Die aktuelle Höchstdauer für einen Studienplatz in Humanmedizin liegt bei 14 Semestern. Das ist bitter, denn das bedeutet, dass die Wartezeit mittlerweile länger beträgt, als das Studium dauert. Gezählt wird die Zeit nach dem Abi, in der man nicht an einer deutschen Hochschule immatrikuliert war. Ungefähr jeder fünfte Studienplatz wird im Fach Humanmedizin über Wartesemester vergeben. Ein weiteres Fünftel wird anhand der Abiturnote ausgewählt. Die übrigen 60 Prozent der Erstsemester haben hochschuleigene Auswahlverfahren durchlaufen.

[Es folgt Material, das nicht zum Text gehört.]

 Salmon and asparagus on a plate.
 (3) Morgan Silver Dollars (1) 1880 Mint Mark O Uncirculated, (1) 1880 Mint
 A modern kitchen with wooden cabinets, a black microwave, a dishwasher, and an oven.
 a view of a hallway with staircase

Was kann ich machen, wenn ich keine Überfliegernoten vorweisen kann? Das Thema ist so komplex, dass der Autor ein ganzes Buch darüber geschrieben hat. Der Leitfaden hilft Interessierten, ihre Lage richtig einzuschätzen. Außerdem zeigt er Möglichkeiten auf, wie es doch klappen kann mit dem Studiengang.

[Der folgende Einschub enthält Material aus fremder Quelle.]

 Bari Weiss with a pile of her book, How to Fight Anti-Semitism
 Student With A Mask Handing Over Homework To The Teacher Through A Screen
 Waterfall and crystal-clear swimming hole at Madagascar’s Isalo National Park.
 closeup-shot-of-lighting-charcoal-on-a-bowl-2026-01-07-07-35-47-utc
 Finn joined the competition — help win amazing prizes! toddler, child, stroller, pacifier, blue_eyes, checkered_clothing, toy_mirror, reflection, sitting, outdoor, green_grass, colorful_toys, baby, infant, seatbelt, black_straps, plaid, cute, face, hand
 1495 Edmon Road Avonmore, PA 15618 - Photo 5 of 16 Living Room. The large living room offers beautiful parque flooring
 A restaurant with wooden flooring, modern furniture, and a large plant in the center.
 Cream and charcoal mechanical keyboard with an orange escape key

  • Quereinstieg ins Medizinstudium: Für einen Quereinstieg ist es erforderlich, dass Leistungen von mindestens einem Semester anerkannt und bescheinigt werden. Infrage kommen hierfür andere Fächer, deren naturwissenschaftliche Grundlagen auch in der Medizin eine Rolle spielen. Nachteil: Dieser Weg ist mit Risiken behaftet, niemals sicher und eignet sich nur für Organisationstalente!
      
  • Bundeswehr: Die Universität der Bundeswehr hat ein eigenes Kontingent an Studienplätzen für Medizin. Das sind deutschlandweit 2,2 Prozent. Der Zugang wird über ein Eignungsfeststellungsverfahren für Offiziersanwärter reguliert. Nachteil: Man muss sich 17 Jahre lang verpflichten. Allerdings erhält man in dieser Zeit auch ein Gehalt.
     
  • Auslandsstudium: Auch im Ausland ist ein Medizinstudium möglich. Beliebt sind vor allem Österreich und Ungarn, da es dort deutschsprachige Medizinstudiengänge gibt. Zudem bieten viele Universitäten Studiengänge auf Englisch an, zum Beispiel in osteuropäischen Ländern wie Tschechien, Polen und Lettland. Wer innerhalb der Europäischen Union Medizin studiert, dessen Abschluss wird in Deutschland laut Bundesärztekammer aufgrund der Berufsanerkennungsrichtlinie im Prinzip automatisch anerkannt. Nachteil: Es fallen Studiengebühren an.
       
  • Private Universität: Als Alternative zu einem Studium an einer staatlichen Hochschule bieten sich private Medical Schools an – auch wenn hier für das Studium Studiengebühren anfallen. Gemessen an dem Gehalt, das ein Arzt später bekommen wird, lohnt sich die Investition durchaus. Für die Bewerbung ist ein Lebenslauf, ein Motivationsschreiben und ein Auswahlgespräch erforderlich. Nachteil: Neben den Kosten ist auch hier die Konkurrenz an Bewerbern nicht ohne.
      
  • Die Studienplatzklage: Wer sich auf einen Studienplatz einklagt, kann entweder gegen die Vergabeverfahren vorgehen oder auf die "außerkapazitären Studienplätze" setzen. Nachteil: Ein Anwalt muss eingeschaltet werden und dafür fallen Kosten an. Ist das Verfahren gewonnen, hat man den Studienplatz allerdings noch nicht sicher. Normalerweise wird gelost, wenn es mehr Kläger als freie Plätze an den Unis gibt.
      
  • Losverfahren: Gelost wird auch nach Abschluss des Hauptauswahlverfahrens an deutschen Universitäten. Die Note ist dann vollkommen irrelevant. Wer teilnehmen will, muss sich direkt bei den Hochschulen dafür einschreiben.

studieren.de Wertung

Wer sich für das Fach Medizin interessiert, hat viele Punkte die der Autor aufnimmt sicherlich bereits vom Hörensagen mitbekommen. Nach der Lektüre des Buchs ist klar, wie es sich wirklich verhält. Für die klar umrissene Zielgruppe "Studieninteressierte Humanmedizin" ist das eine wertvolle Basisinformation.